# 抜粋
● ● ● ●
バイクの性能を語るうえで極めて重要な三要素が「走る・曲がる・止まる」。その中でも、特に重要なのが「止まる」を司るブレーキシステムである。フロントブレーキをコントロールするブレーキレバー周辺だけでも、実に様々なメンテナンス・ノウハウがある。ここでは、実践後の満足感が極めて高い「ブレーキレバー周辺メンテナンス」をリポートしよう。

ブレーキレバーを「思い切り強く握ったこと」ありますか!?

使い込まれたブレーキマスターシリンダーは、レバーホルダー部分の磨耗やピボットボルトのコンディション、締め付け具合によって作動性に変化が出る。まずはブレーキレバーを取り外してメンテナンス実践してみよう。ブレーキレバーを取り外したら、レバーホルダー部にパーツクリーナーを吹き付け、固着したグリス汚れの洗い流しから始めよう。 グリス切れに見えなくても、ゴミや汚れなどの不純物が混ざったグリスが原因で、作動性を著しく低下させている例は数多い。また、ピボットボルト部が磨耗してしまうと、ボルトを締め付けてもガタが出てしまう。そうなるとブレーキング時の右手指に違和感が伝わるはずだ。そうならないためにも、定期的な洗浄とグリスアップが重要なのだ。
● ● ● ●
# 提供データ
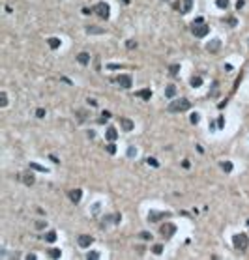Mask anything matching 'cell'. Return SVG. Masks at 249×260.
<instances>
[{"instance_id":"cell-22","label":"cell","mask_w":249,"mask_h":260,"mask_svg":"<svg viewBox=\"0 0 249 260\" xmlns=\"http://www.w3.org/2000/svg\"><path fill=\"white\" fill-rule=\"evenodd\" d=\"M221 168L229 174V172H232V163H230V161H221Z\"/></svg>"},{"instance_id":"cell-11","label":"cell","mask_w":249,"mask_h":260,"mask_svg":"<svg viewBox=\"0 0 249 260\" xmlns=\"http://www.w3.org/2000/svg\"><path fill=\"white\" fill-rule=\"evenodd\" d=\"M21 178H23V183H25V185H28V187L36 183V176L32 174V170H30V172H23V176H21Z\"/></svg>"},{"instance_id":"cell-21","label":"cell","mask_w":249,"mask_h":260,"mask_svg":"<svg viewBox=\"0 0 249 260\" xmlns=\"http://www.w3.org/2000/svg\"><path fill=\"white\" fill-rule=\"evenodd\" d=\"M47 253H49V256H51V258H60V256H62V251H60V249H56V247L49 249Z\"/></svg>"},{"instance_id":"cell-15","label":"cell","mask_w":249,"mask_h":260,"mask_svg":"<svg viewBox=\"0 0 249 260\" xmlns=\"http://www.w3.org/2000/svg\"><path fill=\"white\" fill-rule=\"evenodd\" d=\"M135 95L140 97V99H144V101H150V97H152V90H148V88L139 90V92H135Z\"/></svg>"},{"instance_id":"cell-26","label":"cell","mask_w":249,"mask_h":260,"mask_svg":"<svg viewBox=\"0 0 249 260\" xmlns=\"http://www.w3.org/2000/svg\"><path fill=\"white\" fill-rule=\"evenodd\" d=\"M86 258H88V260H97V258H101V255L97 253V251H90L88 255H86Z\"/></svg>"},{"instance_id":"cell-5","label":"cell","mask_w":249,"mask_h":260,"mask_svg":"<svg viewBox=\"0 0 249 260\" xmlns=\"http://www.w3.org/2000/svg\"><path fill=\"white\" fill-rule=\"evenodd\" d=\"M159 232H161V236H163V238H172V236L176 234V225H172V223H165V225H161Z\"/></svg>"},{"instance_id":"cell-27","label":"cell","mask_w":249,"mask_h":260,"mask_svg":"<svg viewBox=\"0 0 249 260\" xmlns=\"http://www.w3.org/2000/svg\"><path fill=\"white\" fill-rule=\"evenodd\" d=\"M6 105H8V94L2 92L0 94V107H6Z\"/></svg>"},{"instance_id":"cell-46","label":"cell","mask_w":249,"mask_h":260,"mask_svg":"<svg viewBox=\"0 0 249 260\" xmlns=\"http://www.w3.org/2000/svg\"><path fill=\"white\" fill-rule=\"evenodd\" d=\"M36 258H38L36 255H26V260H36Z\"/></svg>"},{"instance_id":"cell-42","label":"cell","mask_w":249,"mask_h":260,"mask_svg":"<svg viewBox=\"0 0 249 260\" xmlns=\"http://www.w3.org/2000/svg\"><path fill=\"white\" fill-rule=\"evenodd\" d=\"M92 12H94V9H92V8H82V13H84V15H90Z\"/></svg>"},{"instance_id":"cell-2","label":"cell","mask_w":249,"mask_h":260,"mask_svg":"<svg viewBox=\"0 0 249 260\" xmlns=\"http://www.w3.org/2000/svg\"><path fill=\"white\" fill-rule=\"evenodd\" d=\"M191 109V101L189 99H172L170 101V105L167 107V111L169 112H183V111H189Z\"/></svg>"},{"instance_id":"cell-37","label":"cell","mask_w":249,"mask_h":260,"mask_svg":"<svg viewBox=\"0 0 249 260\" xmlns=\"http://www.w3.org/2000/svg\"><path fill=\"white\" fill-rule=\"evenodd\" d=\"M172 8H174L176 12H182V2H178V0H176V2L172 4Z\"/></svg>"},{"instance_id":"cell-36","label":"cell","mask_w":249,"mask_h":260,"mask_svg":"<svg viewBox=\"0 0 249 260\" xmlns=\"http://www.w3.org/2000/svg\"><path fill=\"white\" fill-rule=\"evenodd\" d=\"M227 23H229L230 26H236V25H238V21H236L234 17H229V19H227Z\"/></svg>"},{"instance_id":"cell-13","label":"cell","mask_w":249,"mask_h":260,"mask_svg":"<svg viewBox=\"0 0 249 260\" xmlns=\"http://www.w3.org/2000/svg\"><path fill=\"white\" fill-rule=\"evenodd\" d=\"M120 127L124 129V131H133V127H135V124L129 120V118H120Z\"/></svg>"},{"instance_id":"cell-31","label":"cell","mask_w":249,"mask_h":260,"mask_svg":"<svg viewBox=\"0 0 249 260\" xmlns=\"http://www.w3.org/2000/svg\"><path fill=\"white\" fill-rule=\"evenodd\" d=\"M126 47H127V49H135V47H137V41H135V39H127V41H126Z\"/></svg>"},{"instance_id":"cell-1","label":"cell","mask_w":249,"mask_h":260,"mask_svg":"<svg viewBox=\"0 0 249 260\" xmlns=\"http://www.w3.org/2000/svg\"><path fill=\"white\" fill-rule=\"evenodd\" d=\"M191 32H193V36H195V38H204V36H208L210 26H208V25H204L202 17H199L197 21H193V25H191Z\"/></svg>"},{"instance_id":"cell-34","label":"cell","mask_w":249,"mask_h":260,"mask_svg":"<svg viewBox=\"0 0 249 260\" xmlns=\"http://www.w3.org/2000/svg\"><path fill=\"white\" fill-rule=\"evenodd\" d=\"M146 163H148V165H152V167H157V165H159L156 157H148V159H146Z\"/></svg>"},{"instance_id":"cell-19","label":"cell","mask_w":249,"mask_h":260,"mask_svg":"<svg viewBox=\"0 0 249 260\" xmlns=\"http://www.w3.org/2000/svg\"><path fill=\"white\" fill-rule=\"evenodd\" d=\"M47 43H49V47H51L52 51L60 47V39H58V38H49V39H47Z\"/></svg>"},{"instance_id":"cell-3","label":"cell","mask_w":249,"mask_h":260,"mask_svg":"<svg viewBox=\"0 0 249 260\" xmlns=\"http://www.w3.org/2000/svg\"><path fill=\"white\" fill-rule=\"evenodd\" d=\"M232 243H234V249H238V251H245L249 245V238L245 234H234Z\"/></svg>"},{"instance_id":"cell-4","label":"cell","mask_w":249,"mask_h":260,"mask_svg":"<svg viewBox=\"0 0 249 260\" xmlns=\"http://www.w3.org/2000/svg\"><path fill=\"white\" fill-rule=\"evenodd\" d=\"M94 12L99 15L103 21H107V19L111 17V8H109V4H105V2H97L94 6Z\"/></svg>"},{"instance_id":"cell-35","label":"cell","mask_w":249,"mask_h":260,"mask_svg":"<svg viewBox=\"0 0 249 260\" xmlns=\"http://www.w3.org/2000/svg\"><path fill=\"white\" fill-rule=\"evenodd\" d=\"M127 155H129V157H135V155H137V150H135L133 146H129V148H127Z\"/></svg>"},{"instance_id":"cell-32","label":"cell","mask_w":249,"mask_h":260,"mask_svg":"<svg viewBox=\"0 0 249 260\" xmlns=\"http://www.w3.org/2000/svg\"><path fill=\"white\" fill-rule=\"evenodd\" d=\"M107 154H111V155H113V154H116V146H114L113 142H111V144H107Z\"/></svg>"},{"instance_id":"cell-10","label":"cell","mask_w":249,"mask_h":260,"mask_svg":"<svg viewBox=\"0 0 249 260\" xmlns=\"http://www.w3.org/2000/svg\"><path fill=\"white\" fill-rule=\"evenodd\" d=\"M206 49L212 52V55H215V52L221 49V39H210V41H208V45H206Z\"/></svg>"},{"instance_id":"cell-23","label":"cell","mask_w":249,"mask_h":260,"mask_svg":"<svg viewBox=\"0 0 249 260\" xmlns=\"http://www.w3.org/2000/svg\"><path fill=\"white\" fill-rule=\"evenodd\" d=\"M189 82H191L193 88H199V86H202V79H200V77H191Z\"/></svg>"},{"instance_id":"cell-12","label":"cell","mask_w":249,"mask_h":260,"mask_svg":"<svg viewBox=\"0 0 249 260\" xmlns=\"http://www.w3.org/2000/svg\"><path fill=\"white\" fill-rule=\"evenodd\" d=\"M81 198H82V191H81V189H71V191H69V200H71L73 204H79Z\"/></svg>"},{"instance_id":"cell-8","label":"cell","mask_w":249,"mask_h":260,"mask_svg":"<svg viewBox=\"0 0 249 260\" xmlns=\"http://www.w3.org/2000/svg\"><path fill=\"white\" fill-rule=\"evenodd\" d=\"M77 242H79V245H81L82 249H86V247H90V245L94 243V238H92V236H88V234H81Z\"/></svg>"},{"instance_id":"cell-17","label":"cell","mask_w":249,"mask_h":260,"mask_svg":"<svg viewBox=\"0 0 249 260\" xmlns=\"http://www.w3.org/2000/svg\"><path fill=\"white\" fill-rule=\"evenodd\" d=\"M86 34H105V28L101 26H86Z\"/></svg>"},{"instance_id":"cell-24","label":"cell","mask_w":249,"mask_h":260,"mask_svg":"<svg viewBox=\"0 0 249 260\" xmlns=\"http://www.w3.org/2000/svg\"><path fill=\"white\" fill-rule=\"evenodd\" d=\"M215 4H217L219 9H227L229 8V0H215Z\"/></svg>"},{"instance_id":"cell-6","label":"cell","mask_w":249,"mask_h":260,"mask_svg":"<svg viewBox=\"0 0 249 260\" xmlns=\"http://www.w3.org/2000/svg\"><path fill=\"white\" fill-rule=\"evenodd\" d=\"M116 82L122 86V88H129V86L133 84V79H131V75H118L116 77Z\"/></svg>"},{"instance_id":"cell-9","label":"cell","mask_w":249,"mask_h":260,"mask_svg":"<svg viewBox=\"0 0 249 260\" xmlns=\"http://www.w3.org/2000/svg\"><path fill=\"white\" fill-rule=\"evenodd\" d=\"M105 138L109 140V142H114V140L118 138V131H116V127H113V125H109L105 129Z\"/></svg>"},{"instance_id":"cell-18","label":"cell","mask_w":249,"mask_h":260,"mask_svg":"<svg viewBox=\"0 0 249 260\" xmlns=\"http://www.w3.org/2000/svg\"><path fill=\"white\" fill-rule=\"evenodd\" d=\"M193 9V0H182V13H189Z\"/></svg>"},{"instance_id":"cell-33","label":"cell","mask_w":249,"mask_h":260,"mask_svg":"<svg viewBox=\"0 0 249 260\" xmlns=\"http://www.w3.org/2000/svg\"><path fill=\"white\" fill-rule=\"evenodd\" d=\"M189 120H191V124H199V120H200V116H199L197 112H193V114H191V118H189Z\"/></svg>"},{"instance_id":"cell-45","label":"cell","mask_w":249,"mask_h":260,"mask_svg":"<svg viewBox=\"0 0 249 260\" xmlns=\"http://www.w3.org/2000/svg\"><path fill=\"white\" fill-rule=\"evenodd\" d=\"M236 8H238V9L244 8V0H238V2H236Z\"/></svg>"},{"instance_id":"cell-28","label":"cell","mask_w":249,"mask_h":260,"mask_svg":"<svg viewBox=\"0 0 249 260\" xmlns=\"http://www.w3.org/2000/svg\"><path fill=\"white\" fill-rule=\"evenodd\" d=\"M152 251H154V255H161V253H163V245H161V243H156V245L152 247Z\"/></svg>"},{"instance_id":"cell-43","label":"cell","mask_w":249,"mask_h":260,"mask_svg":"<svg viewBox=\"0 0 249 260\" xmlns=\"http://www.w3.org/2000/svg\"><path fill=\"white\" fill-rule=\"evenodd\" d=\"M101 116H103V118H107V120H109V118H111L113 114H111L109 111H103V112H101Z\"/></svg>"},{"instance_id":"cell-16","label":"cell","mask_w":249,"mask_h":260,"mask_svg":"<svg viewBox=\"0 0 249 260\" xmlns=\"http://www.w3.org/2000/svg\"><path fill=\"white\" fill-rule=\"evenodd\" d=\"M174 95H176V86H174V84H167V88H165V97H167V99H172Z\"/></svg>"},{"instance_id":"cell-44","label":"cell","mask_w":249,"mask_h":260,"mask_svg":"<svg viewBox=\"0 0 249 260\" xmlns=\"http://www.w3.org/2000/svg\"><path fill=\"white\" fill-rule=\"evenodd\" d=\"M120 219H122V215H120V213H114V219H113V221H114V223H120Z\"/></svg>"},{"instance_id":"cell-7","label":"cell","mask_w":249,"mask_h":260,"mask_svg":"<svg viewBox=\"0 0 249 260\" xmlns=\"http://www.w3.org/2000/svg\"><path fill=\"white\" fill-rule=\"evenodd\" d=\"M163 217H170V213H169V212H167V213H163V212H154V210L148 213V221H152V223L163 219Z\"/></svg>"},{"instance_id":"cell-39","label":"cell","mask_w":249,"mask_h":260,"mask_svg":"<svg viewBox=\"0 0 249 260\" xmlns=\"http://www.w3.org/2000/svg\"><path fill=\"white\" fill-rule=\"evenodd\" d=\"M107 69H122V66H118V64H109Z\"/></svg>"},{"instance_id":"cell-14","label":"cell","mask_w":249,"mask_h":260,"mask_svg":"<svg viewBox=\"0 0 249 260\" xmlns=\"http://www.w3.org/2000/svg\"><path fill=\"white\" fill-rule=\"evenodd\" d=\"M77 62L81 64V66H88V64H90V55H88V52H79V55H77Z\"/></svg>"},{"instance_id":"cell-30","label":"cell","mask_w":249,"mask_h":260,"mask_svg":"<svg viewBox=\"0 0 249 260\" xmlns=\"http://www.w3.org/2000/svg\"><path fill=\"white\" fill-rule=\"evenodd\" d=\"M34 226H36V228H38V230H43V228H45V226H47V223L39 219V221H36V223H34Z\"/></svg>"},{"instance_id":"cell-29","label":"cell","mask_w":249,"mask_h":260,"mask_svg":"<svg viewBox=\"0 0 249 260\" xmlns=\"http://www.w3.org/2000/svg\"><path fill=\"white\" fill-rule=\"evenodd\" d=\"M178 71H180V66H178V64H172V66L169 68V73H170V75H178Z\"/></svg>"},{"instance_id":"cell-41","label":"cell","mask_w":249,"mask_h":260,"mask_svg":"<svg viewBox=\"0 0 249 260\" xmlns=\"http://www.w3.org/2000/svg\"><path fill=\"white\" fill-rule=\"evenodd\" d=\"M217 125H219V129H223V127H225V118H223V116H219V120H217Z\"/></svg>"},{"instance_id":"cell-38","label":"cell","mask_w":249,"mask_h":260,"mask_svg":"<svg viewBox=\"0 0 249 260\" xmlns=\"http://www.w3.org/2000/svg\"><path fill=\"white\" fill-rule=\"evenodd\" d=\"M36 116H38V118H43V116H45V109H38V111H36Z\"/></svg>"},{"instance_id":"cell-20","label":"cell","mask_w":249,"mask_h":260,"mask_svg":"<svg viewBox=\"0 0 249 260\" xmlns=\"http://www.w3.org/2000/svg\"><path fill=\"white\" fill-rule=\"evenodd\" d=\"M56 238H58V236H56V232H55V230H49V232L45 234V242L52 243V242H56Z\"/></svg>"},{"instance_id":"cell-25","label":"cell","mask_w":249,"mask_h":260,"mask_svg":"<svg viewBox=\"0 0 249 260\" xmlns=\"http://www.w3.org/2000/svg\"><path fill=\"white\" fill-rule=\"evenodd\" d=\"M30 168H32V170H38V172H47L45 167H41V165H38V163H30Z\"/></svg>"},{"instance_id":"cell-40","label":"cell","mask_w":249,"mask_h":260,"mask_svg":"<svg viewBox=\"0 0 249 260\" xmlns=\"http://www.w3.org/2000/svg\"><path fill=\"white\" fill-rule=\"evenodd\" d=\"M140 238H143V240H150L152 234H150V232H140Z\"/></svg>"}]
</instances>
● ● ● ●
# 課題内容
抜粋に挙げられた、使い込まれたブレーキマスターシリンダーの作動性を変える要因をすべて書き出せ。

# 模範解答
レバーホルダー部分の磨耗、ピボットボルトのコンディション、締め付け具合